• [Text to read]
(begin)

One would expect such "exotic" carbon deals to cost more than straight carbon-reduction projects, but the attractions to polluters in terms of global image are obvious. The resulting reductions are credited to the emitters, who may be able to use them to offset targets under national emission strategies, but the project benefits accrue to the host country.

To date, the majority of carbon deals have not involved attempts to gain credits under the Kyoto flexibility mechanisms. They have been due partly to the desire to gain green image and partly to learning how such markets would work.

The literature on market creation has expanded dramatically in the past few years. This set of updated essays edited by Ian Swingland of Kent University is a welcome addition. Not only does the volume give solid examples of how such markets function, it sets out the background of climate science and the role of land-use change in reducing carbon concentrations in the atmosphere.

The book pulls no punches and this makes it stand out in a literature that is often overtly commercial in its efforts to "sell" carbon trading, or ideologically prejudiced against the notion of treating carbon emissions as a commodity to be traded. The problem, as Swingland notes, is that political correctness is all too often to the fore. Pollution is evil so polluters must be punished, and trading seems like a dispensation from punishment. Unfortunately, this moral view is naive and relies on the idea that most, if not all, players will act against their own interests. That will not happen - hence it is far better to take motivations as given and work with them to secure mutually beneficial policies.

The attractions of carbon trading should not be exaggerated. Existing emission reductions due to trading are modest, as is the finance involved.

But, as several authors show, this is much as one would expect in a context where there is a substantial need to learn about trades and, even more important, a need to invest in institutions and training to manage the trades. Once the trades extend their goals to securing joint benefits such as biodiversity conservation and building up community involvement and benefits, the learning process will get tougher still. Just as conventional markets have evolved with time to be as sophisticated as they are today, so we should expect trades in emission reduction to develop in a similar way.

(end)

• [Provided data]
(begin)

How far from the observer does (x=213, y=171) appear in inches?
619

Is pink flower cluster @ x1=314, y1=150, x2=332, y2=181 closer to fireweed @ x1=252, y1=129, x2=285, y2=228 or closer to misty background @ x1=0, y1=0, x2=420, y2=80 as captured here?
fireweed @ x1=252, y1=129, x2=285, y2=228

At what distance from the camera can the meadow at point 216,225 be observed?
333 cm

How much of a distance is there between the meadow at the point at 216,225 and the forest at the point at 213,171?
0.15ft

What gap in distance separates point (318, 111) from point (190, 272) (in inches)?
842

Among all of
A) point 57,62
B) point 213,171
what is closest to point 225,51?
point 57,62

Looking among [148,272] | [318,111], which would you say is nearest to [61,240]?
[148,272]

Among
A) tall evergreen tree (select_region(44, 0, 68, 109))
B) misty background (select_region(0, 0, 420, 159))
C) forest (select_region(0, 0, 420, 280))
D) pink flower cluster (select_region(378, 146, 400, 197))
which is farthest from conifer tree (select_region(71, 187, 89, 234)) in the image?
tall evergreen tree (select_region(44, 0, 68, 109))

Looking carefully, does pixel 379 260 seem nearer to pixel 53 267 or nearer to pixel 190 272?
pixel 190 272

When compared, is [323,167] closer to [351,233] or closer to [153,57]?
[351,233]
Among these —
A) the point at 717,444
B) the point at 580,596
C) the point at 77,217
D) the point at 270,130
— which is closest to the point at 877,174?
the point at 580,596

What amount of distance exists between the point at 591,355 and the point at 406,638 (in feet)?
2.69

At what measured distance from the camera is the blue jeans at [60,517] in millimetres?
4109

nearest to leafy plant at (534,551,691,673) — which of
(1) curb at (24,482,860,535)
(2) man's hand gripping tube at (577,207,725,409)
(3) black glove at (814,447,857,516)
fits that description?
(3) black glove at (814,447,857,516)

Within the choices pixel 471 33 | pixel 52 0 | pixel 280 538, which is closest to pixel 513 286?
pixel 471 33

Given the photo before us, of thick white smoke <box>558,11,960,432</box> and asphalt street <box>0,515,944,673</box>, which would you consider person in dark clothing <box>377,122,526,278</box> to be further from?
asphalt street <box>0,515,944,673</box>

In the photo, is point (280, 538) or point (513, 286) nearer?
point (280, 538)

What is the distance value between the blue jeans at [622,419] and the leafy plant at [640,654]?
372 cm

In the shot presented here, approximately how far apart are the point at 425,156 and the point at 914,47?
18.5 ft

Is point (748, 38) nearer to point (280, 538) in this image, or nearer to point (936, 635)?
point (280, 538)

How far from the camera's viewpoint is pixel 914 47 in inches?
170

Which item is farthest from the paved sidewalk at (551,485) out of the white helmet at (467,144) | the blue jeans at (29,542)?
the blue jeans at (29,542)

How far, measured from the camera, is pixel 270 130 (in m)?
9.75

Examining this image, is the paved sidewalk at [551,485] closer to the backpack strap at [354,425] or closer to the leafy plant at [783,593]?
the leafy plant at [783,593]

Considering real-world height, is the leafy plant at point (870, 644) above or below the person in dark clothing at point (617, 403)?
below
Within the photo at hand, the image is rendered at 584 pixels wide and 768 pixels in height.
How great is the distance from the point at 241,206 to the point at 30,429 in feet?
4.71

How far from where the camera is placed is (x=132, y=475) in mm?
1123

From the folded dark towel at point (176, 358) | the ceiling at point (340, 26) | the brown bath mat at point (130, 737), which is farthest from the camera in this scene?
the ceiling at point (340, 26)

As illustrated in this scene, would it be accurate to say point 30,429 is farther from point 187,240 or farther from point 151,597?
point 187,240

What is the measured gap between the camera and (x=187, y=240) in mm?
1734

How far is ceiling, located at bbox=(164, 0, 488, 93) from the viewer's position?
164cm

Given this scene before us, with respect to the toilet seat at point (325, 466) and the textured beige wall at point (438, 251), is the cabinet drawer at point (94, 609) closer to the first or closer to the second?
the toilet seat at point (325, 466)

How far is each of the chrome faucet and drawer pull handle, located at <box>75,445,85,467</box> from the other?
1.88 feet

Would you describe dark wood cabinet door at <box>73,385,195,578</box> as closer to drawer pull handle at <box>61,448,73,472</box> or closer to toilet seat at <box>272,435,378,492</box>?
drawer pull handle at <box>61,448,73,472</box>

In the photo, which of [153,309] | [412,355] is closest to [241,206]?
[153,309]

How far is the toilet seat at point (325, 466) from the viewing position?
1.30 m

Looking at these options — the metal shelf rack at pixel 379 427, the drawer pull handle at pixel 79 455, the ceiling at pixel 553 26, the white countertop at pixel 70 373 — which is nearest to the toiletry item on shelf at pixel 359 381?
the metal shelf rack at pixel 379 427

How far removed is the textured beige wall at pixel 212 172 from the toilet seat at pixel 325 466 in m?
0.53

(end)

• [Actions to take]
1 – According to the carbon trading review, who edited the set of updated essays?
2 – Carry on writing the carbon trading review from the point where it stops.
The records are a separate set of material, unrelated to the review.

• [Responses for each task]
1 – Ian Swingland of Kent University.

2 –
Even more important is the message in this volume that the poorest countries of the world are potentially huge beneficiaries. Several authors point out that, because tropical countries can secure the highest rates of biomass growth, so they can secure the highest rates of carbon sequestration. Sequestration becomes an economic good - something for which greenhouse gas emitters will be willing to pay. It follows that poor countries could be sitting on massive economic resources they can sell.

Others point to the problems. First, those who negotiate international treaties do not have the same vision as many of the authors in this book.

Instead, they have systematically placed obstacles in the way of allowing sequestration projects to be included in the Kyoto flexibility mechanisms.

Second, getting this economic resource mobilised will require huge increases in institutional investment in poor countries. The indicators we have suggest the rich world lacks motivation to help the poor world through official aid channels. Maybe the reduced isolationism of the US would help reverse this trend, but hopes are not high.

Other chapters deal with measuring biomass assets in the developing world, the legal aspects of the Kyoto flexibility mechanisms, and various scientific aspects of forest and soil dynamics. All the authors are experienced in the carbon area and some are experienced "traders", from the World Bank and the private brokering market. The volume combines open advocacy for sequestration to be commercialised, but with an honest appraisal of the problems. It should be in the top ten volumes on market creation.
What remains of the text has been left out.